Your feelings probably aren’t helping you win as a photographer

When you look in the mirror, how do you feel?

What do you think?

Who do you see?

If you’re like most people, you’re self-critical: you see imperfections, flaws, mistakes, regrets, things that need to be changed, things you feel powerless to change.

Now, flip the script:

When your best friend looks at you, who do they see?

What do they think?

How do you make them feel?

The mirror is two-dimensional, and often, so is our negative impression of ourselves.

But the people who love us see us fully, in three dimensions - both literally and figuratively. They see our wonderful depth: our wit, our caring, our kindness, our compassion, our intelligence, our humor, our passion, our curiosity, our creativity, our beauty much deeper and richer and more robust than the superficial.

How we as artists see our photography is often the same:

We are eternally unsatisfied, even sometimes disgusted, by the art we make.
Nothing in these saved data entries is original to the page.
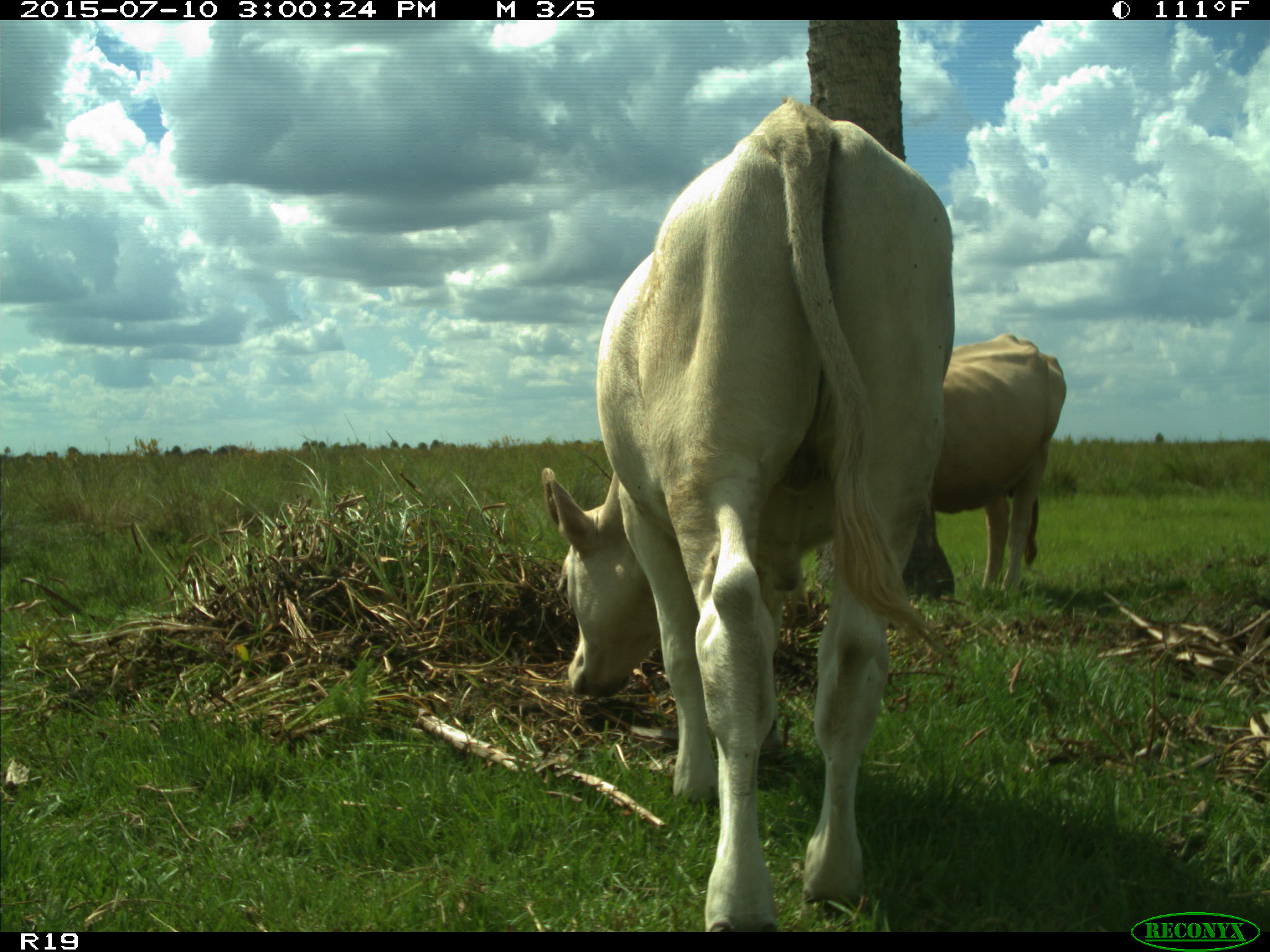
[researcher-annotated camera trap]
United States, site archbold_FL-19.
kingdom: Animalia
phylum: Chordata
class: Mammalia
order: Artiodactyla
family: Bovidae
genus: Bos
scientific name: Bos taurus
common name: domestic cow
We see only two dimensions: our art compared to the best art we’ve ever seen.

Again, flip the script:

When your best clients look at your art, what do they see? How do they feel? How does it make them feel?

You will always be your own worst critic.

The Superpower here is (as usual) self-awareness: Know that you are ambitious and thus self-critical, but also that your lens isn’t true.

How you feel about your photography is not how your best clients and potential clients feel. You do no one any favors, you share no blessings with the world, when you hide your work (and your self) from those who would be most blessed by it.

Balance these - ambition and awareness - and give yourself permission to stop feeling so damn bad about yourself as an artist and professional.